** begin Text block **
Computer scientist (born 1980)

Katja Hose (born 1980) is a professor of computer science at Aalborg University and TU Wien.

== Education ==
In 2004, Katja Hose completed her master's degree in computer science at the Ilmenau University of Technology in Germany. In 2009 she received her PhD in computer science - also from Ilmenau University of Technology.

== Career and research ==
Since 2012, Katja Hose has been affiliated with Aalborg University. In 2018, she was appointed as a professor in computer science after having received a grant from the Poul Due Jensen Foundation. Katja Hose researches web science and is involved in the fields of big data, machine learning, and semantic technology.

Her research is based on examining vast amounts of open data which has not been used in prior research. By doing so, this method of research is able to provide her results with more accurate and reliable information.

Furthermore, her work is targeted at creating the best possible conditions for fact-checking by enabling machines to automatically find, process and interpret information. Thereby, this technology functions somewhat like a personal digital assistant, however, Hose's research will be based on data available to the public and will not be bound to a specific corporation or service provider.

As of March 2023, Hose is also affiliated with TU Wien where she is also a professor of computer science.

=== Academic service ===
Hose is an associate editor of Transactions on Graph Data and Knowledge, an editorial board member of
Distributed and Parallel Databases, and a former editorial board member of several other journals. She has been the program co-chair of various conferences including the International Semantic Web Conference (ISWC) in 2024 and the International Conference on Extending Database Technology (EDBT) in 2023.

=== Grants ===
Katja Hose is a recipient of a YDUN grant and the Sapere Aude grant from Independent Research Fund Denmark.
** end Text block **
** begin Listed records **
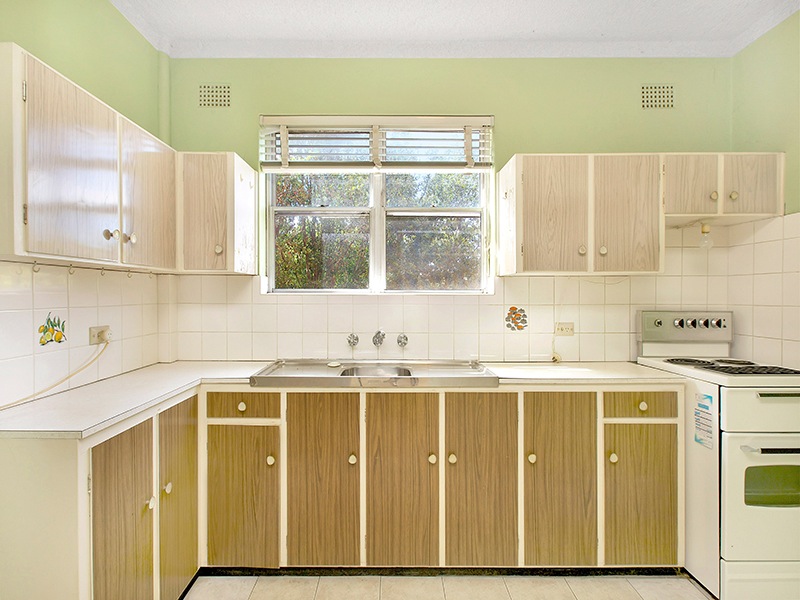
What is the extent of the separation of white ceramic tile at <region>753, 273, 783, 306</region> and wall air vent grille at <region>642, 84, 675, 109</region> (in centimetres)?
113

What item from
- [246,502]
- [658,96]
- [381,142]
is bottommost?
[246,502]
** end Listed records **
(Aim of the exercise)
Return the Katja Hose biography word for word, in full.

(Result of this exercise)
Computer scientist (born 1980)

Katja Hose (born 1980) is a professor of computer science at Aalborg University and TU Wien.

== Education ==
In 2004, Katja Hose completed her master's degree in computer science at the Ilmenau University of Technology in Germany. In 2009 she received her PhD in computer science - also from Ilmenau University of Technology.

== Career and research ==
Since 2012, Katja Hose has been affiliated with Aalborg University. In 2018, she was appointed as a professor in computer science after having received a grant from the Poul Due Jensen Foundation. Katja Hose researches web science and is involved in the fields of big data, machine learning, and semantic technology.

Her research is based on examining vast amounts of open data which has not been used in prior research. By doing so, this method of research is able to provide her results with more accurate and reliable information.

Furthermore, her work is targeted at creating the best possible conditions for fact-checking by enabling machines to automatically find, process and interpret information. Thereby, this technology functions somewhat like a personal digital assistant, however, Hose's research will be based on data available to the public and will not be bound to a specific corporation or service provider.

As of March 2023, Hose is also affiliated with TU Wien where she is also a professor of computer science.

=== Academic service ===
Hose is an associate editor of Transactions on Graph Data and Knowledge, an editorial board member of
Distributed and Parallel Databases, and a former editorial board member of several other journals. She has been the program co-chair of various conferences including the International Semantic Web Conference (ISWC) in 2024 and the International Conference on Extending Database Technology (EDBT) in 2023.

=== Grants ===
Katja Hose is a recipient of a YDUN grant and the Sapere Aude grant from Independent Research Fund Denmark.